Louras said the “community is not at risk” and he defends the way he handled the settlement matter. He said that opponents encouraged by Trump’s candidacy are “driven by fear of the unknown.” In the aftermath of the terrorist attack in Paris last November, when many -- and most Republican -- U.S. governors said they wouldn’t accept Syrian refugees, Vermont’s Democratic Governor Peter Shumlin said his state would.
Louras said he saw in that an opportunity to revive Rutland, so he approached Shumlin and the State Department about being the first community in the state to accept refugees.
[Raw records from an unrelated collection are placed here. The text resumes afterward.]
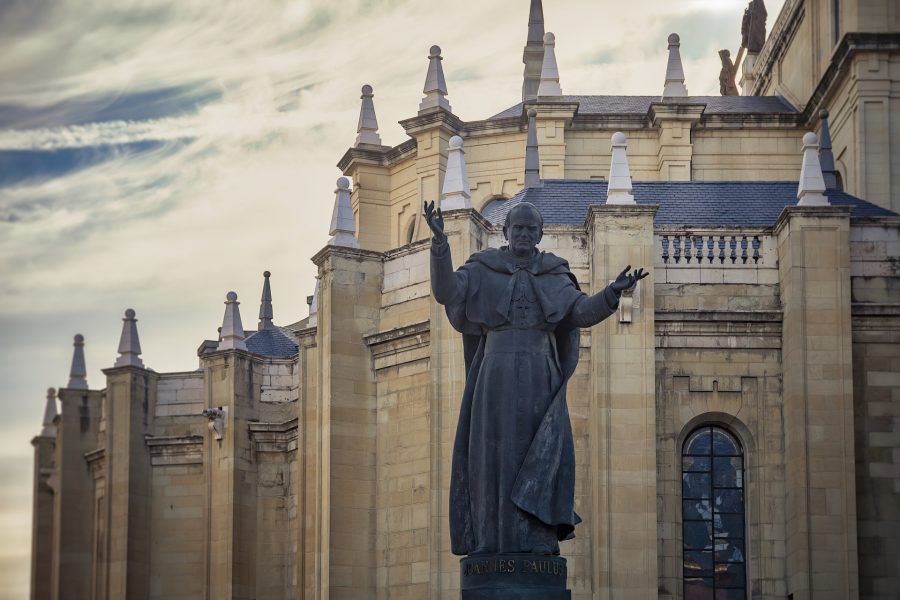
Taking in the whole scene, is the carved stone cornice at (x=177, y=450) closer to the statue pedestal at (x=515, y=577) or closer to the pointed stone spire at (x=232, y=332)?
the pointed stone spire at (x=232, y=332)

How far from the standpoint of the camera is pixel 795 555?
37.8 metres

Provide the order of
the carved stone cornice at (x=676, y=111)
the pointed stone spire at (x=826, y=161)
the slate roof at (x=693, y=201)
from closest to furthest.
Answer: the slate roof at (x=693, y=201)
the pointed stone spire at (x=826, y=161)
the carved stone cornice at (x=676, y=111)

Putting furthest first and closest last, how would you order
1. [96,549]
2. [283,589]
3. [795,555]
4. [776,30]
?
1. [776,30]
2. [96,549]
3. [283,589]
4. [795,555]

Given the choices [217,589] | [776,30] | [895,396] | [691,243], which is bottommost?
[217,589]

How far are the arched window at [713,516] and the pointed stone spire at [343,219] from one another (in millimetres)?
8870

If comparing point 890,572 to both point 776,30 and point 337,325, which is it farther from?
point 776,30

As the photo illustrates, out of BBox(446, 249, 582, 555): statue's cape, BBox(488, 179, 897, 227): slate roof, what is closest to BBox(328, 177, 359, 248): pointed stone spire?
BBox(488, 179, 897, 227): slate roof

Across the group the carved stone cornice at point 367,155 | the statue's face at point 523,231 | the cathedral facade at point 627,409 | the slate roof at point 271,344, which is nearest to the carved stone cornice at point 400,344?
the cathedral facade at point 627,409

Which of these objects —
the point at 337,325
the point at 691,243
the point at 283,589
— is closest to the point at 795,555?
the point at 691,243

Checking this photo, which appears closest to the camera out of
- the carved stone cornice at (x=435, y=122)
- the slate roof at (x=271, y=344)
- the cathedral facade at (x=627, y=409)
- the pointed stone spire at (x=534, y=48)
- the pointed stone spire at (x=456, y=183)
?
the cathedral facade at (x=627, y=409)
Emotions here mirror the national debate over refugees fleeing the civil war in Syria. While European and Middle Eastern countries have taken in more than 4 million refugees and Canada resettled about 25,000 during a four-month period starting last November, President Obama’s goal of accepting 10,000 this year is hindered by politics and the specter of terrorism.
The 4th of July holiday passed with plastic American flags lining a mile-and-a-half stretch of Main Street. The dispute isn’t evidenced by yard signs, but by posts on the internet and conversations among divided residents.
"What people were saying about Italian immigrants a long time ago mirrors what’s said today," said William Notte, the president of Rutland’s Board of Aldermen and a fifth-generation Italian. "Just take out terrorists and put in Sicilian gangsters."
Foreign Reinforcements
Resettlement supporters hosted a presentation last week by the city manager of Winooski, a northwest Vermont town of 7,300 that was aging and losing population until it started accepting refugees from Vietnam, Cambodia, Laos and other countries -- more than a thousand in the past three decades.
“It’s hard to deal with the unknown, but we now have a growing population and we’re younger,” said Katherine Decarreau, the city manager.
For Dave Trapeni, a two-time mayoral candidate and opponent of the resettlement, the risk of giving terrorists a toe-hold in Rutland is too great. If they weren’t Muslim, Trapeni said he wouldn’t be complaining.
“Look at Orlando, San Bernardino,” Trapeni said, referring to terrorist attacks there. “People are scared.”
Opponents collected more than the minimum 500 signatures required to ask the town’s city council to authorize a public vote. That approval hasn’t been granted by the council, and even if it is, the result wouldn’t be legally binding.
Still, the spectacle of a public vote on resettling Syrians would be an “albatross” around the neck of Rutland, making the town “look petty and backwater” to the rest of the nation, Notte said.
“We’re going to be getting people who in 4 or 5 years will be buying homes and being productive. They won’t be a drain – I think they’ll be a shot in the arm,” Notte said.
“There will always be people opposed to immigration,” Notte added, “but now we need to move on and stop the circus.”